Load the fine-tuned model (or base model with LoRA for demonstration).


In [2]:
# Load model
tokenizer, base_model = load_embeddinggemma_model()
model = setup_lora_model(base_model, r=16, lora_alpha=32, lora_dropout=0.1)

print("Model loaded for semantic search")


    Found GPU0 NVIDIA GB10 which is of cuda capability 12.1.
    Minimum and Maximum cuda capability supported by this version of PyTorch is
    (8.0) - (12.0)
    


Model loaded for semantic search


## Create Document Collection

We'll use the positive sentences from our dataset as a document collection to search over.


In [3]:
# Load dataset and use positives as documents
train_data = load_toy_dataset()
documents = [item["positive"] for item in train_data]

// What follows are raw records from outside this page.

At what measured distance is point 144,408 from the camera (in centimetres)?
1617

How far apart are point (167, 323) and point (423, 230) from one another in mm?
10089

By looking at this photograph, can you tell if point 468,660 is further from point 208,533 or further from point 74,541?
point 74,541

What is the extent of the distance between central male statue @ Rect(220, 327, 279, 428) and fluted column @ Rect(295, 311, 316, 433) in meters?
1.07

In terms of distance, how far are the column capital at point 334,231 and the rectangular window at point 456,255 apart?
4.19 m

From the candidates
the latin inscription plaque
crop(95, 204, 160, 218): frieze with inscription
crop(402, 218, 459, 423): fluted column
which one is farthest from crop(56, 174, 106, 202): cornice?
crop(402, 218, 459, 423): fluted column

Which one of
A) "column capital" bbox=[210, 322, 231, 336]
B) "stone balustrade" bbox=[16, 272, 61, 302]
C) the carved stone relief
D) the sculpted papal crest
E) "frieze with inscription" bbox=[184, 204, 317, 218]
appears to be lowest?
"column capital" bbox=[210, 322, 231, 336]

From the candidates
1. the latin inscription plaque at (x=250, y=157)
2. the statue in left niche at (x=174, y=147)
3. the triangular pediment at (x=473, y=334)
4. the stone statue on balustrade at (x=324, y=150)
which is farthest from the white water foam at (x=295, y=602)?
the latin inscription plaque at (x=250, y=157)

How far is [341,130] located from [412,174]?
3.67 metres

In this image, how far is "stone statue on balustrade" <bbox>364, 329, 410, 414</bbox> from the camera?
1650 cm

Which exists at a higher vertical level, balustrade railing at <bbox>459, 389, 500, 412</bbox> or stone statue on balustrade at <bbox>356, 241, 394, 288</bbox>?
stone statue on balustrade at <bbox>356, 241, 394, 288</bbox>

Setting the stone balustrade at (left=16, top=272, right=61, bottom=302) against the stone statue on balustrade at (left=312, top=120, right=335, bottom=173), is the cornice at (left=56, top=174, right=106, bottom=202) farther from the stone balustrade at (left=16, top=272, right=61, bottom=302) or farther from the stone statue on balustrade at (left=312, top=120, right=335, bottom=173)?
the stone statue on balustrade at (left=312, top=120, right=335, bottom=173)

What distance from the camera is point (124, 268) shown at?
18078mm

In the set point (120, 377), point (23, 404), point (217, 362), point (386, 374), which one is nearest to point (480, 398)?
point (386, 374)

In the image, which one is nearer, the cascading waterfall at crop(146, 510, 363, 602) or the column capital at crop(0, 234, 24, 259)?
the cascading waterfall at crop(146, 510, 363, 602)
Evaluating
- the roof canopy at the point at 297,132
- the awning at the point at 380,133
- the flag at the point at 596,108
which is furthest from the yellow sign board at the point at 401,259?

print(f"Document collection contains {len(documents)} documents:")
for i, doc in enumerate(documents, 1):
    print(f"  {i}. {doc}")


Document collection contains 4 documents:
  1. Playing soccer is my favorite hobby.
  2. It's quite a sunny day outside.
  3. The football match ended in a draw.
  4. It rained heavily throughout the day.


## Embed Document Collection

Pre-compute embeddings for all documents (this is efficient for repeated searches).


In [4]:
# Embed all documents
document_embeddings = embed_document_collection(documents, model, tokenizer)

print(f"Document embeddings shape: {document_embeddings.shape}")
print("Documents are now ready for semantic search!")


Document embeddings shape: torch.Size([4, 768])
Documents are now ready for semantic search!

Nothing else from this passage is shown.